Verder met de Nieuw Amsterdam door de Golf van Biskaje, het Suezkanaal, Malakka, Java en Sumatra.
In de golf van Biskaje krijgen ze te maken met een zware storm. Henk: ‘Er waren opvarenden, die wensten dat ze over boord gegooid zouden worden’.
Henk, die aan boord als kok wordt ingezet, neemt vaak brood mee voor zijn makkers, die niks anders naar binnen krijgen.
Aan boord worden filmavonden, voorstellingen en wedstrijden georganiseerd.

Tentenkamp op Malakka

In Indië krijgt Henk al gauw het verzoek om als bataljonsslager te komen werken.
Hij vervangt de slager, die wat te enthousiast van de inheemse vrouwen genoten heeft en daarbij een ziekte heeft opgelopen.
Het vlees wordt aangevoerd vanuit Australië en komt een of twee keer per week binnen.
Henk bewerkt het vlees en het wordt dan vervolgens gedistribueerd.
‘Het was heel mooi vlees’.

Later wordt Henk ingedeeld bij de foerier. Hij leert daar ook autorijden en algauw kan hij dat beter dan zijn leermeester.
Samen gaan ze naar de luitenant en als zijn sergeant voorstelt Henk een rijbewijs te geven, wordt hij meteen een rijbewijs rijker.

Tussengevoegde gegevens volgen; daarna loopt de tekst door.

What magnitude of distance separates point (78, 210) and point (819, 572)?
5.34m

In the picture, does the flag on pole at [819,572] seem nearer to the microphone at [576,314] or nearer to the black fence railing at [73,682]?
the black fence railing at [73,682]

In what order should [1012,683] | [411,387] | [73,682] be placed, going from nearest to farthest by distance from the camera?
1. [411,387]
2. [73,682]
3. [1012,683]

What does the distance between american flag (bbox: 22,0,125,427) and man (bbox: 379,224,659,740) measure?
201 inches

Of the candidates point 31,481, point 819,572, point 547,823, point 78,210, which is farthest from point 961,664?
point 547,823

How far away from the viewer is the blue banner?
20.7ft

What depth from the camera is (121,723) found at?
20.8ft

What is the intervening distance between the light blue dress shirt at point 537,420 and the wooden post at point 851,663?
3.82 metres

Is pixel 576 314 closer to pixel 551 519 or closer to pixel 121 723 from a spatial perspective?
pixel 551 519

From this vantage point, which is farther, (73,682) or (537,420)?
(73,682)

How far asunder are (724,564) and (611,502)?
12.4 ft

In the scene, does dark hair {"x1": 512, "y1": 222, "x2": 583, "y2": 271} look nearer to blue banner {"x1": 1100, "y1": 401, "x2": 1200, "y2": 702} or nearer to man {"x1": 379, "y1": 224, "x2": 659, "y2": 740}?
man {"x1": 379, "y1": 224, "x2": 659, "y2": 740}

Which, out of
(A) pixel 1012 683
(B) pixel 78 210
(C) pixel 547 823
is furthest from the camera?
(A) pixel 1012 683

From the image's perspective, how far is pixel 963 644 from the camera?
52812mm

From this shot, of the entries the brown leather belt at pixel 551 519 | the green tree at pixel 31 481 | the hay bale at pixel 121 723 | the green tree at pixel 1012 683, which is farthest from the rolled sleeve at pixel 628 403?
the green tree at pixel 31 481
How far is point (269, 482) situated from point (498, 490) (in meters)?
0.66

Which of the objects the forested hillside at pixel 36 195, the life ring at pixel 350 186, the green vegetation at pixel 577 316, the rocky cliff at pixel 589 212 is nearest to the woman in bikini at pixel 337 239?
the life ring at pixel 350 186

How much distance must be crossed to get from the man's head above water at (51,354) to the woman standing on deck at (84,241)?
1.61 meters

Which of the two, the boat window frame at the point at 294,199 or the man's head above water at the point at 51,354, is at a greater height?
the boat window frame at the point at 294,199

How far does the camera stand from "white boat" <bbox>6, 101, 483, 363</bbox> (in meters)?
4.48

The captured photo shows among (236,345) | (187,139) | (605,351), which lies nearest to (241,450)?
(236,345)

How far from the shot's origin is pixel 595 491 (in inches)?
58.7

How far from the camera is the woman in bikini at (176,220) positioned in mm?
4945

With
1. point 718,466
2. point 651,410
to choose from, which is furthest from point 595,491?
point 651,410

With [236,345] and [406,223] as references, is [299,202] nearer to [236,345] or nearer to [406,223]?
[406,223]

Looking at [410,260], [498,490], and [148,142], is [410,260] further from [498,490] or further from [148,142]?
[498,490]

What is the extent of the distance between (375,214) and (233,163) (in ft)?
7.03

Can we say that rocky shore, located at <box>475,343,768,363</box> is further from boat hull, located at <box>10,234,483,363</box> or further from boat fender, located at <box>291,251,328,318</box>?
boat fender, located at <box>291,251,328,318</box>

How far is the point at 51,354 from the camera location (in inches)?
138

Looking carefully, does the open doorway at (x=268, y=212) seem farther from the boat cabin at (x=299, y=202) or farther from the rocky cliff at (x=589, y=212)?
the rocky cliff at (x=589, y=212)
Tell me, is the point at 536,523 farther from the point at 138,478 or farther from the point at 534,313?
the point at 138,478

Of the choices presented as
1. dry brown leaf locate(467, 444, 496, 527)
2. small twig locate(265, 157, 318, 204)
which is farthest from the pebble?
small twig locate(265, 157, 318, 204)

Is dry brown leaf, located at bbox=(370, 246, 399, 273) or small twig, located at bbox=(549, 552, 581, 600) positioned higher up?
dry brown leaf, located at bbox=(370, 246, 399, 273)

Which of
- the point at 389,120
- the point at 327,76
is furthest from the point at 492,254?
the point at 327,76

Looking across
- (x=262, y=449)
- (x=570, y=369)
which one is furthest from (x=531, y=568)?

Hij blijft echter zijn Zundapp trouw en zelfs tot hun tachtigste verplaatsen hij en zijn vrouw Anna zich op de bromfiets. Zijn laatste bromfiets gaat naar zijn kleinzoon, die er ontzettend blij mee is.
Vooral omdat het de Zundapp van zijn opa is , maar ook omdat hij hem goedkoop krijgt.

Terugkijkend: ‘Het was mijn plicht, ik denk er niet veel meer aan en het grote voordeel was, dat ik ‘onder de mensen kwam’. Vroeger kreeg ik een hoofd als een boei, als ik met mijn meerderen sprak, maar daar waren we samen om een klus te klaren. Dus dat was voorgoed voorbij’.